Operators of upstream facilities in Myanmar are already feeling the impact of this week's shock coup, which saw the military declare a one-year state of emergency.
Myanmar's military took control of the country in the early hours of 1 February and detained de facto leader and Noble Peace Prize laureate Aung San Suu Kyi.
The military said it was handing power to commander-in-chief Min Aung Hlaing because of what it claimed was "election fraud".
Australia’s Woodside Petroleum in January kicked off a three-well deep-water wildcatting programme on blocks A-7, AD-1 and AD-8 offshore Myanmar.
“Access to some infrastructure is limited, and as a result we have postponed some logistical activities while we await further clarity,” a Woodside spokesperson told Upstream this week.
“Noting our current 2021 drilling campaign, we are working with our stakeholders to understand how these planned activities may possibly be impacted and preparing our forward plan.”
She added that communications remain fully operational in the turbulent Southeast Asian nation and the company's personnel are "accounted for, safe and well".
Woodside currently has less than 100 direct employees and dependents in Myanmar.
However, logistics could become even more challenging for exploration and production players in Myanmar, not least because the military has now imposed a ban on international and domestic flights until 31 May.
Anglo-Dutch supermajor Shell and local company Myanmar Petroleum Exploration & Production partner Woodside on Block A-7, while China National Petroleum Corporation is the Australian operator’s sole — and equal — co-venturer in blocks AD-1 and AD-8.
Thailand’s national upstream company PTTEP told Upstream that it is currently business as usual at its producing Zawtika gas field offshore Myanmar.
“PTTEP … still maintains its normal operation of gas production at the Zawtika project, as well as other joint ventures operations including the Yadana and the Yetagun projects (in which it is a partner) in order to ensure energy security," the company said.
“PTTEP International has a business continuity plan in place to keep its business in Myanmar running smoothly and efficiently. The company will closely monitor the situation and provide further information should we have any updates on this.”
The military coup followed weeks of increasing tensions between the military and the civilian government after the former alleged election irregularities in last November’s polls, which returned the National League of Democracy (NLD) to power with an even larger share of the vote.
Military television said a state of emergency had been declared for one year and power transferred. Soldiers are now deployed on the streets of the capital Nay Pyi Daw and the former capital and commercial city of Yangon.

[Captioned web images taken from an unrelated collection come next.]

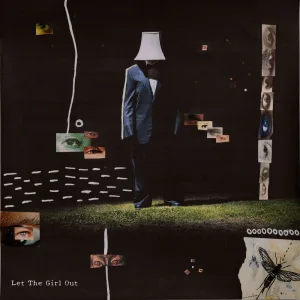 Let the Girl Out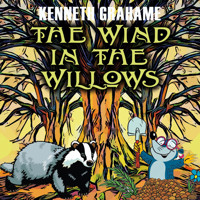 The Wind in the Willows - Kenneth Grahame - Hörbuch
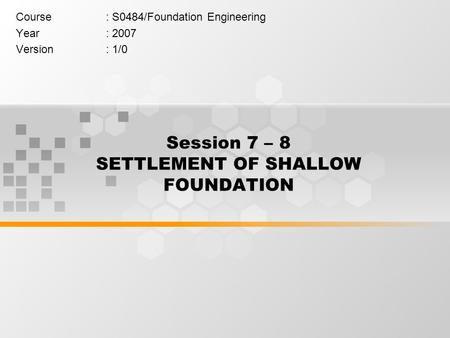 Session 7 – 8 SETTLEMENT OF SHALLOW FOUNDATION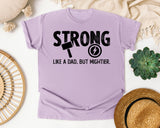 Strong Like A Dad But Mightier Black graphic tee in Orchid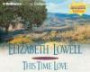 This Time Love : A Classic Love Story (Classic Love Story)
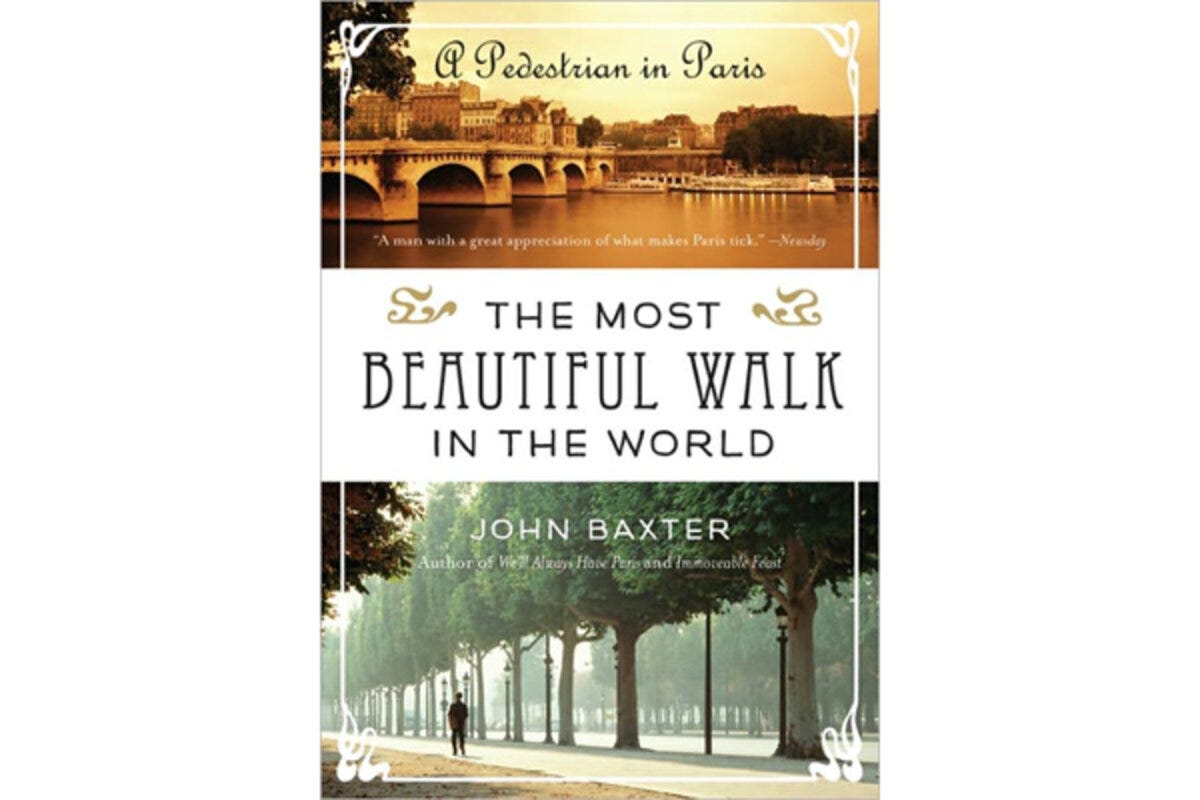 The Most Beautiful Walk in the World: A Pedestrian in Paris ... The Most Beautiful Walk in the World: A Pedestrian in Paris ...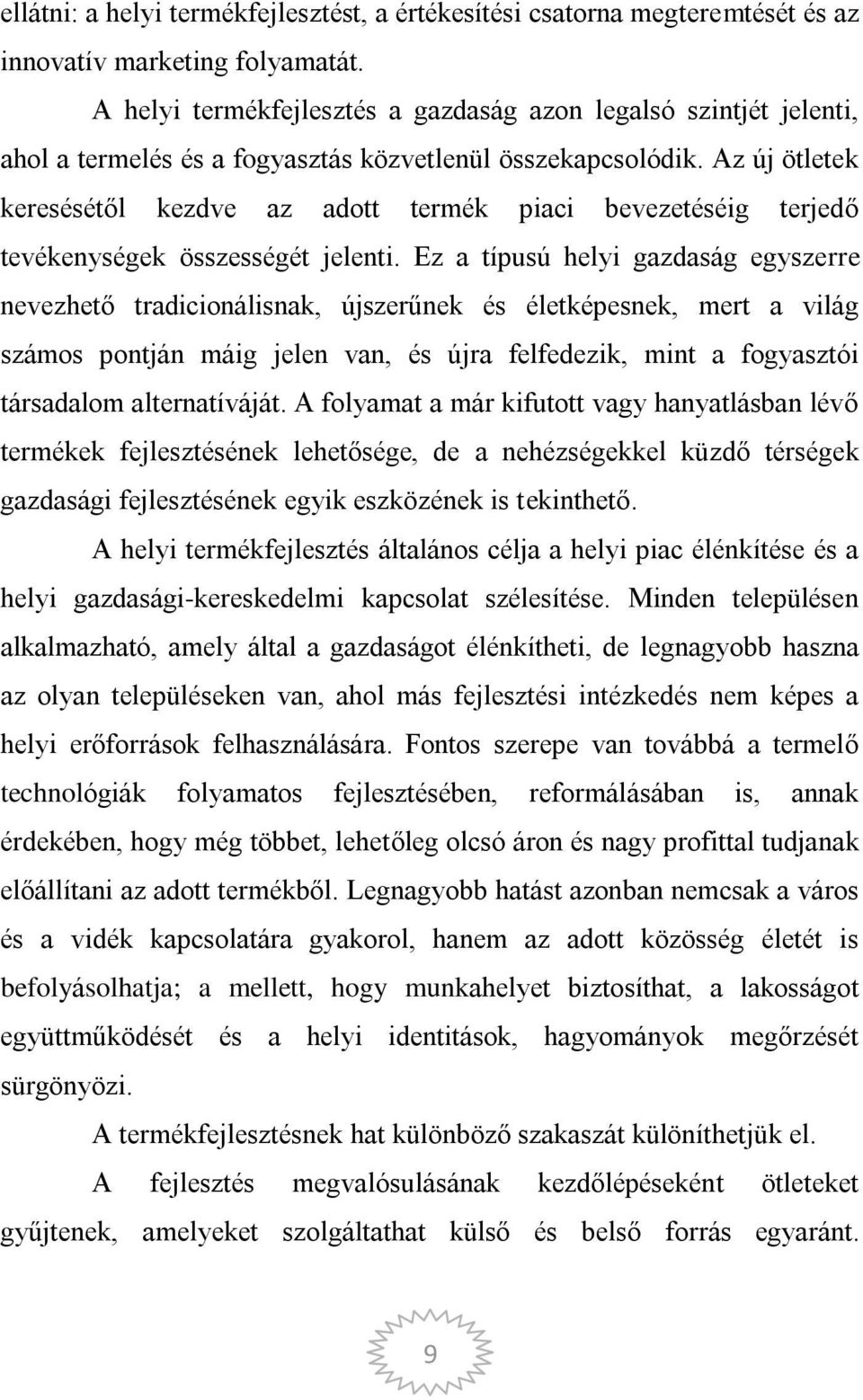 Az új ötletek keresésétől kezdve az adott termék piaci bevezetéséig terjedő tevékenységek összességét jelenti.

Aung San Suu Kyi and President Win Myint were detained in the capital, NLD spokesman Myo Nyunt told newswire AFP, just hours before parliament had been scheduled to sit for the first time since the elections.
Aung San Suu Kyi was charged midweek, with the charges including breaching of import and export laws. She has been remanded in custody until 15 February.
The US and Australia were quick to express their concern, calling for the release of the detained NLD leaders and the restoration of democracy.
"The United States opposes any attempt to alter the outcome of recent elections or impede Myanmar's democratic transition and will take action against those responsible if these steps are not reversed," White House spokeswoman Jen Psaki said.
Australia said Myanmar's military was "once again seeking to seize control" of the country.
"We call on the military to respect the rule of law, to resolve disputes through lawful mechanisms and to release immediately all civilian leaders and others who have been detained unlawfully," Australian Foreign Minister Marise Payne said.
Within hours of the coup, communications networks in Myanmar were being restricted, with some mobile phone networks reported to be out of action.
Vote fraud claims
The military for weeks had alleged irregularities in last November’s elections, claiming there were millions of instances of voter fraud.
On 28 January, the military’s commander-in-chief, Senior General Min Aung Hlaing, threatened the nation with its greatest political crisis since the transition to democracy started 13 years ago by claiming he would abolish the constitution.
“The constitution is the Mother Law. We have to follow the constitution. If the law is not respected or followed, we must abolish it. Even if it is the constitution, we must abolish it,” he said in a speech quoted by the military’s Facebook page.
However, just two days later, the military released an official statement, clarifying Min Aung Hlaing remarks, saying it would "only act within the boundary of existing laws".
The NLD won landslide victories in both the 2015 and 2020 general elections, which gave the party a clear majority, even though a quarter of the seats are reserved for the military.
The 2008 Constitution allows for democratic elections, while ensuring the military retains control over certain key institutions.
However, even seasoned politicians and key non-governmental organisations did not believe the military would actually stage a coup, despite the recent rhetoric.
A NLD parliamentarian, requesting anonymity, told Al Jazeera he never took the military’s threat seriously.
“A dog that will bite never barks. So we do not believe that there will be a coup. In the past throughout history, whenever the military staged a coup, they never announced in advance,” he said.